Discovery of Potent and Noncovalent Reversible EGFR Kinase Inhibitors of EGFRL858R/T790M/C797S
- ACS Med Chem Lett. 2019 May 22;10(6):869-873. doi: 10.1021/acsmedchemlett.8b00564.
- 1. Shanghai Key Laboratory of New Drug Design, State Key Laboratory of Bioreactor Engineering, School of Pharmacy, East China University of Science and Technology, Shanghai 200237, China.
- 2. Division of Anti-tumor Pharmacology, State Key Laboratory of Drug Research, Shanghai Institute of Materia Medica, Chinese Academy of Sciences, Shanghai 201203, China.
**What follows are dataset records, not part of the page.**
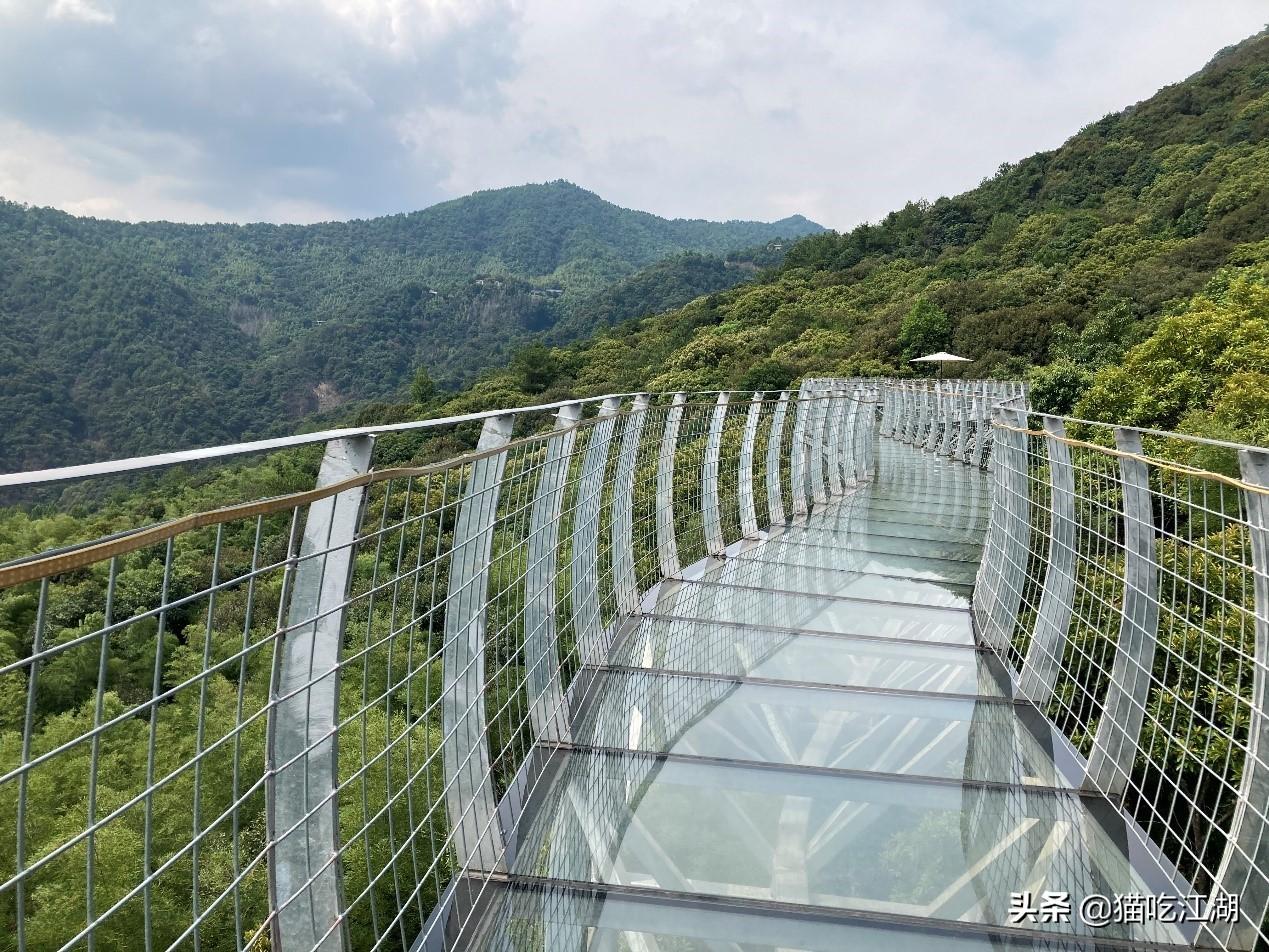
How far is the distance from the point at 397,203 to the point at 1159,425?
14881 centimetres

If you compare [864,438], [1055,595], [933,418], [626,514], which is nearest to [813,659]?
[1055,595]

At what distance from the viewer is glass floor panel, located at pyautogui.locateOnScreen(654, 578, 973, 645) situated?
172 inches

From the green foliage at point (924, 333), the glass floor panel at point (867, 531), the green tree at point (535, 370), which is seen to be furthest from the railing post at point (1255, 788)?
the green tree at point (535, 370)

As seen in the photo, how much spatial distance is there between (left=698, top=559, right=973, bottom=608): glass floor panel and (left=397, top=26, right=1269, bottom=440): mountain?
5817mm

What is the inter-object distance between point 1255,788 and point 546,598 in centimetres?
208

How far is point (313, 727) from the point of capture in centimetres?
162

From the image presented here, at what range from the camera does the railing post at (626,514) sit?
439 centimetres

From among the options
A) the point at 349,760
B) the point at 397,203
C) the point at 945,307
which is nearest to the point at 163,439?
the point at 945,307

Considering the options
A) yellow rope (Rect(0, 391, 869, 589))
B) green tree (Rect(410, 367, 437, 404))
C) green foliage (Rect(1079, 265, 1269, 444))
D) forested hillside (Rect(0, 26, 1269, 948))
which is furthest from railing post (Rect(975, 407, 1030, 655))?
green tree (Rect(410, 367, 437, 404))

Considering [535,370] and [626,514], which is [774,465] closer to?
[626,514]

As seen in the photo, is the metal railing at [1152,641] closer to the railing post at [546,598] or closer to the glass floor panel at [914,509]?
the railing post at [546,598]

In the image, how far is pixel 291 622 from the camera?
1.58 metres

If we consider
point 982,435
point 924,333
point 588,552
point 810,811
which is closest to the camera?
point 810,811

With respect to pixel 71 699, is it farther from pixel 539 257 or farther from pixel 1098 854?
pixel 539 257
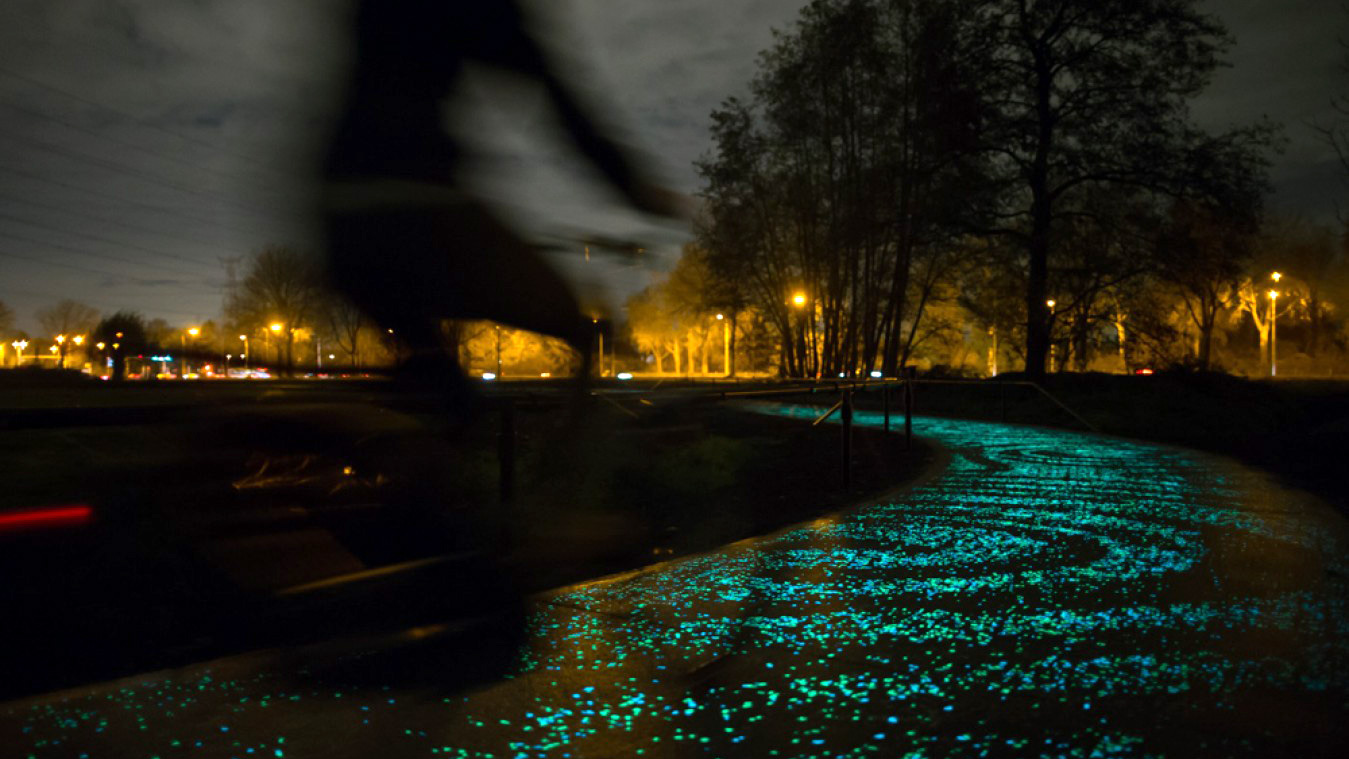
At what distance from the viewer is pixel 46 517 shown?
2553mm

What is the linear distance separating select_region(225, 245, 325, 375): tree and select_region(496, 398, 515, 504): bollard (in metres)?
1.28

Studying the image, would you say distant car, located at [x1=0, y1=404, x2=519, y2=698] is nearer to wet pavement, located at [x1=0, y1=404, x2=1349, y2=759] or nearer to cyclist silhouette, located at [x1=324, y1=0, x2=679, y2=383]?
wet pavement, located at [x1=0, y1=404, x2=1349, y2=759]

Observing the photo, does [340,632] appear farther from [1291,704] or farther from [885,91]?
[885,91]

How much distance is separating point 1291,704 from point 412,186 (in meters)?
2.85

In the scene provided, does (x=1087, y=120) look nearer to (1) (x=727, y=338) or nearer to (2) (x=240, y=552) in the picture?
(2) (x=240, y=552)

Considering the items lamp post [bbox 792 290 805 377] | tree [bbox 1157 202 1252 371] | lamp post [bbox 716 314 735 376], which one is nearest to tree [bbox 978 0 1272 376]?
tree [bbox 1157 202 1252 371]

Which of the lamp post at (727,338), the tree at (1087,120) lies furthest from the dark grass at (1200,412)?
the lamp post at (727,338)

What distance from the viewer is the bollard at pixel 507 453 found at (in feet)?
14.9

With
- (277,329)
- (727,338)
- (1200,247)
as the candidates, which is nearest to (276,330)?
(277,329)

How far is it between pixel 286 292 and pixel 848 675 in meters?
2.13

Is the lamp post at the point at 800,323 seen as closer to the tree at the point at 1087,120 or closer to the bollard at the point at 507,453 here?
the tree at the point at 1087,120

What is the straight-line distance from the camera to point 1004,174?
2238 cm

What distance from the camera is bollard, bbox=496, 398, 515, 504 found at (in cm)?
455

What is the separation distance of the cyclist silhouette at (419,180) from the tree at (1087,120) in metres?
21.2
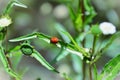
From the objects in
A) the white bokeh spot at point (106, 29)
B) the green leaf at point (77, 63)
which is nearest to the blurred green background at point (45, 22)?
the green leaf at point (77, 63)

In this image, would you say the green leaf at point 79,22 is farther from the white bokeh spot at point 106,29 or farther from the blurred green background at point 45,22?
the blurred green background at point 45,22

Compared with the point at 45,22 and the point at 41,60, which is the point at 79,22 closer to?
the point at 41,60

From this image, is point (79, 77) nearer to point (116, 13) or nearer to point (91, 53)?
point (91, 53)

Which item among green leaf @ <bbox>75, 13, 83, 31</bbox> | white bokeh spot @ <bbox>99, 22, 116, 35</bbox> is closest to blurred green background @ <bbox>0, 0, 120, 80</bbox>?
green leaf @ <bbox>75, 13, 83, 31</bbox>

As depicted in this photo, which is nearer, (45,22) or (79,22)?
A: (79,22)

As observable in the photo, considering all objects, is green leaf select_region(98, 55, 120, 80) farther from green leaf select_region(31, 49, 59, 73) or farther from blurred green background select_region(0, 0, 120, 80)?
blurred green background select_region(0, 0, 120, 80)

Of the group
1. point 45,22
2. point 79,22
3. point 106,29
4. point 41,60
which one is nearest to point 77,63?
point 79,22
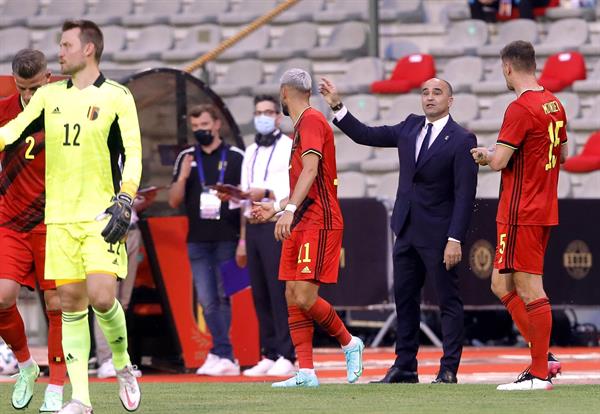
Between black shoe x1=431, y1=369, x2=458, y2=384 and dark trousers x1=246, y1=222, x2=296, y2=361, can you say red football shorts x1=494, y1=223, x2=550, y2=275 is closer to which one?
black shoe x1=431, y1=369, x2=458, y2=384

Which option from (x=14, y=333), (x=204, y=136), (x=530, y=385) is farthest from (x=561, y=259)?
(x=14, y=333)

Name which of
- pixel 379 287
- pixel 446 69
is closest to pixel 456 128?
pixel 379 287

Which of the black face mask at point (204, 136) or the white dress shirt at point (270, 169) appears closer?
the white dress shirt at point (270, 169)

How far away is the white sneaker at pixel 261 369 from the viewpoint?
12828mm

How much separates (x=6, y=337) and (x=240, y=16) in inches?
510

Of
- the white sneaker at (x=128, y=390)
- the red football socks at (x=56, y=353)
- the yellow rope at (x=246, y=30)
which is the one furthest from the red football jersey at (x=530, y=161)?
the yellow rope at (x=246, y=30)

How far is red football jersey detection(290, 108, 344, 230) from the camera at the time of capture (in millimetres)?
10367

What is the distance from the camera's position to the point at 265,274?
42.5ft

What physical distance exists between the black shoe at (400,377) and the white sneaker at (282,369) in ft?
5.81

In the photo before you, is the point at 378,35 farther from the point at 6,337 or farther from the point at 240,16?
the point at 6,337

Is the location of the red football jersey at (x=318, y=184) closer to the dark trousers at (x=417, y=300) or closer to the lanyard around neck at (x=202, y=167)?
the dark trousers at (x=417, y=300)

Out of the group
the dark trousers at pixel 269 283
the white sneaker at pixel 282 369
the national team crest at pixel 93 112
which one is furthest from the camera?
the dark trousers at pixel 269 283

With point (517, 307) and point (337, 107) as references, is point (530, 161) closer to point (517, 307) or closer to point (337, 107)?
point (517, 307)

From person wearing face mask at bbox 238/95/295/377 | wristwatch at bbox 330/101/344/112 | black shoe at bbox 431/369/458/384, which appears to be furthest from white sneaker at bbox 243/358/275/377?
wristwatch at bbox 330/101/344/112
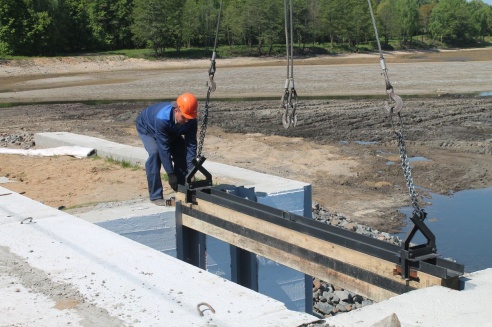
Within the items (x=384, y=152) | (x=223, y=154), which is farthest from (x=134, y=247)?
(x=384, y=152)

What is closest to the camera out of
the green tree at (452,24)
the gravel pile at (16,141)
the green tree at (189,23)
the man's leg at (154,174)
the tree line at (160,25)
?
the man's leg at (154,174)

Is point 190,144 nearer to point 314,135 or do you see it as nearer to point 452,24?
point 314,135

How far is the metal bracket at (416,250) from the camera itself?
482cm

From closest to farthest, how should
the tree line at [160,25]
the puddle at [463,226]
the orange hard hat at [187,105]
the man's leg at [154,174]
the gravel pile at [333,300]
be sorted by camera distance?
the orange hard hat at [187,105]
the man's leg at [154,174]
the gravel pile at [333,300]
the puddle at [463,226]
the tree line at [160,25]

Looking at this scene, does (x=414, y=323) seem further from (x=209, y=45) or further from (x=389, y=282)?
(x=209, y=45)

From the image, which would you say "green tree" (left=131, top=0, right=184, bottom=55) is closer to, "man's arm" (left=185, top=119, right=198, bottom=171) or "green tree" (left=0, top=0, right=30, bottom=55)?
"green tree" (left=0, top=0, right=30, bottom=55)

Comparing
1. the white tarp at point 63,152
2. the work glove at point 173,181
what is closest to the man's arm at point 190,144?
the work glove at point 173,181

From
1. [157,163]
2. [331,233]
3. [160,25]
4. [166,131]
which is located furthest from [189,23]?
[331,233]

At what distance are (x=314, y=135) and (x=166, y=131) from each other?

In this paper, we describe the discovery and optimization of a series of noncovalent reversible epidermal growth factor receptor inhibitors of EGFRL858R/T790M/C797S. One of the most promising compounds, 25g, inhibited the enzymatic activity of EGFRL858R/T790M/C797S with an IC50 value of 2.2 nM. Cell proliferation assays showed that 25g effectively and selectively inhibited the growth of EGFRL858R/T790M/C797S-dependent cells. This series of compounds, which occupy both the ATP binding site and the allosteric site of the EGFR kinase, may serve as a basis for the development of fourth-generation EGFR inhibitors for L858R/T790M/C797S mutants.